Ulta Salon's Shares Still Have Upside After Friday's Jump
NEW YORK (Real Money) -- Shares of Ulta Salon (ULTA) - Get Report are higher Friday, following earnings that beat already high Wall Street expectations. And shares will keep climbing.
On Friday afternoon, the stock was up 4.5% to $151.39.
We added Ulta to our Trifecta Stocks portfolio -- using quantitative, fundamental and technical analysis -- in late January. We were looking to add a company that could capitalize on increased consumer-discretionary spending, and yet had its own attractive growth story.
Technically, the stock looked good, rising on higher volume, which indicates strong institutional support. The Quant Ratings grade on the stock was (and remains) A-.
We bought around $135 and set a price target of $154 ahead of this latest earnings report. Taking Friday's surge into account, our new price target is $170.
Ulta has plenty of room to run in terms of opening new stores (still way under-developed). Its U.S. focus eliminates currency noise and noise of geopolitics and macroeconomics, and it should start to reap the benefits of more spending after the impact of lower gas prices.
Ulta posted fourth-quarter sales of $1.05 billion, up 20.7% year over year and ahead of analysts' average estimate of $1.02 billion. Same-store sales rose 11.1% -- the strongest gain since 2011 -- on top of a 9.2% increase a year ago, and beat analysts' estimates of 7.5%.
Quarterly earnings, including a one-time tax benefit of 2 cents a share, came in at $1.35 a share, ahead of analysts' average estimate of $1.28.

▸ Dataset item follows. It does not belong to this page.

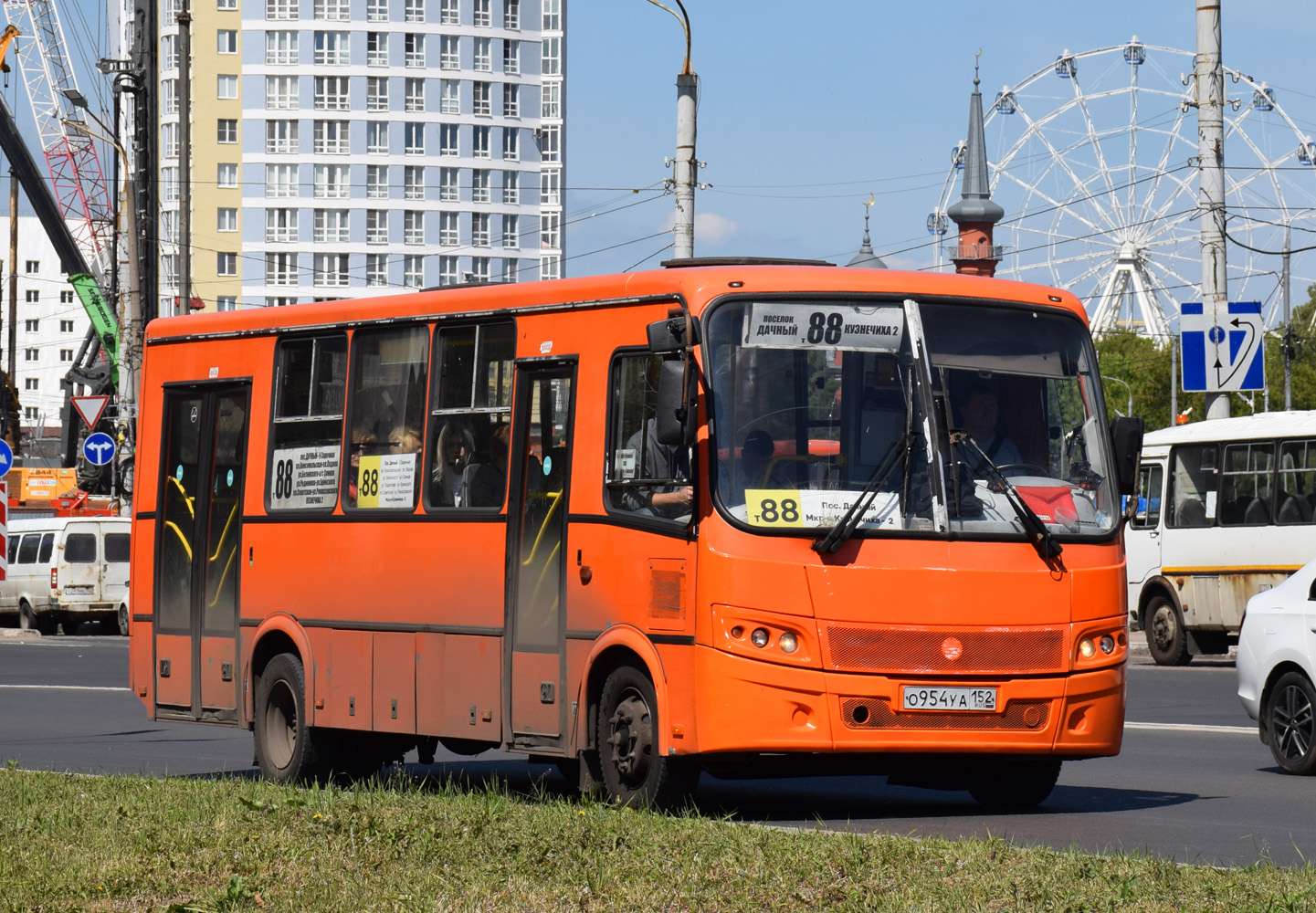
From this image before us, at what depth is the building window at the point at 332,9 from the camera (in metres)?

Management guided for first-quarter revenue of $833 million to $847 million, compared with analysts' estimate of $832 million, and EPS of 88 cents to 93 cents a share vs. views for 91 cents. For fiscal 2015, management is targeting same-store sales of between 6% and 8%, with total sales growing in the mid-teens. Management expects ecommerce sales to be in the 40% range and for the company to deliver EPS growth of 15% to 17%, or $4.55 to $4.63, ahead of analysts' average estimate of $4.53.

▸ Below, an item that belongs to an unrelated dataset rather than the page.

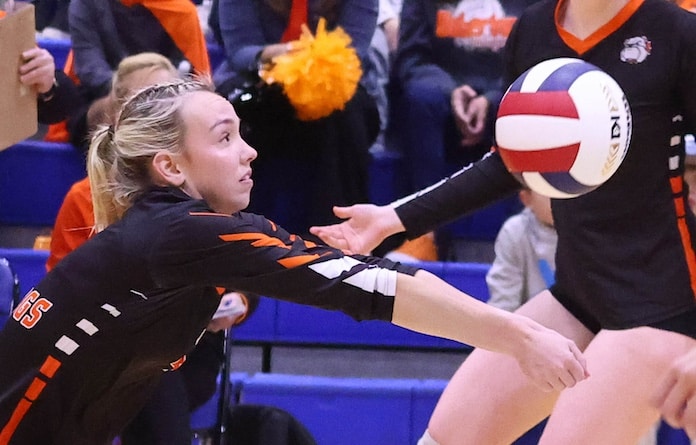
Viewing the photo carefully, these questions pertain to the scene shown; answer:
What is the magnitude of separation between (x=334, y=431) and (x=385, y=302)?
1.39 m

Management reiterated its intention to open 100 new stores in 2015. The company was quite positive on how its two small-format test stores performed, and it is in the planning stages of scaling the build-out of a couple of hundred additional stores.
Management commented that the West Coast port slowdown has not materially affected business.
In the fourth quarter, customer traffic increased 7.7% and average ticket increased 3.4% on better mix and less discounting. Retail store comps grew 8.8%, driven by 5.7% traffic growth and 3.1% average ticket growth. The strength in comps was led by prestige, mass color cosmetics and salon services.
E-commerce sales grew 55% and added 230 basis points to the comp growth. E-commerce still represents a small 4.6% of sales (for fiscal 2014), and management is focused on growing that business.
Gross margin at 33.4% was a touch weaker than expected (33.8%) and came in 44 basis points lower than last year as the company saw increased usage of its ULTAmate rewards loyalty program, which now boasts 15 million active members. Lower-margin e-commerce sales also weighed on margins.
On the balance sheet, the company ended fiscal 2014 with $539 million in cash and equivalents and no debt.
Management continued to execute its share-repurchase program and acquired $10 million worth of shares in the quarter. The company also announced a $100 million expansion to its share-repurchase program, leaving $360 million in place.
In keeping with TSC's editorial policy, Bryan Ashenberg doesn't own or short individual stocks. He also doesn't invest in hedge funds or other private investment partnerships. Trifecta Stocks is long ULTA.